The exact cause of analgesic/NSAID induced nephropathy has not been clearly established. Still, the evidence from different case studies and randomized controlled trials appear to associate it with hypotensive effects induced by inhibition of prostaglandin synthesis. Prostaglandins have vasodilatory effects, improving renal blood flow. Inhibition of this pathway may have a direct cause in analgesia induced nephropathy. Inhibition of prostaglandin can lead to a high metabolite concentration in the medullary region, causing papillary necrosis, chronic interstitial nephritis, and chronic tubular interstitial nephritis.[7][8]

Histological evidence of papillary necrosis is a feature in practically all cases of analgesic-induced nephropathy.[7][8]


The incidence of analgesic nephropathy is significantly greater in women compared to males, with around 50% to 80% in females. The most commonly affected age group is 30 to 70 years, with a peak frequency around the early fifties.

In some studies, there were reportedly fewer than 200 cases per year for the period 2002-2015 in the U.S. There is almost a similar prevalence in Europe and Australia.
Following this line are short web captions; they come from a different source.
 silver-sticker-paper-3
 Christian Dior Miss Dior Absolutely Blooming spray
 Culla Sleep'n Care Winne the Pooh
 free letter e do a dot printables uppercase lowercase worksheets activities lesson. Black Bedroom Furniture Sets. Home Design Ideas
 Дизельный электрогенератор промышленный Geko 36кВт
However, increased risk has been observed in patients with advanced age who have impaired kidney function and decreased estimated glomerular filtration rate (eGFR).[9][10]
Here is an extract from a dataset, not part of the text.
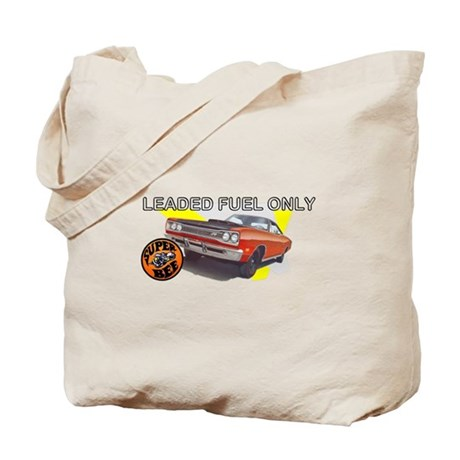 Leaded Fuel Only Tote Bag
The likely cause for impaired kidney function from long-term analgesia overuse is a hypotensive insult at the cellular level from inhibition of the prostaglandin synthesis pathway. Inhibition of the vasodilatory effect of prostaglandins is the most recognized and accepted mechanism of hypoperfusion-related medullary ischemia [11], which is generally accompanied by papillary damage in the form of necrosis in the vast majority of cases. The other pathological manifestations include interstitial tubular necrosis and interstitial nephritis.[12][13]
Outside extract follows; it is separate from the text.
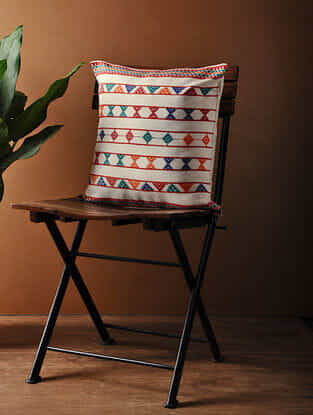 White-Multicolored Hand Woven Cotton Cushion Cover (16in x 16in)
From mononuclear infiltration to eosinophilic deposits, the different histopathological features in confirmed cases of analgesic nephropathy include interstitial fibrosis, papillary calcifications, and metabolite deposits in the medullary zone.[11] A considerable amount of inflammatory changes are also present with evidence of papillary necrosis in most cases. Features of sloughed papillary changes that are detectable on CT scan may also be present.[14][15]


History and Physical

Patients with a history of chronic NSAID/analgesic use can be asymptomatic usually and are generally picked up on routine investigations. This situation can pose a challenge, as there are seldom any gross abnormal manifestations or symptoms. The first abnormality noted will be noted on urinalysis. Sterile pyuria, microscopic or gross haematuria, and proteinuria may be present. Deranged urine concentrating capacity, irregularities in acidifying urine, and abnormal sodium conservation may be seen.[3]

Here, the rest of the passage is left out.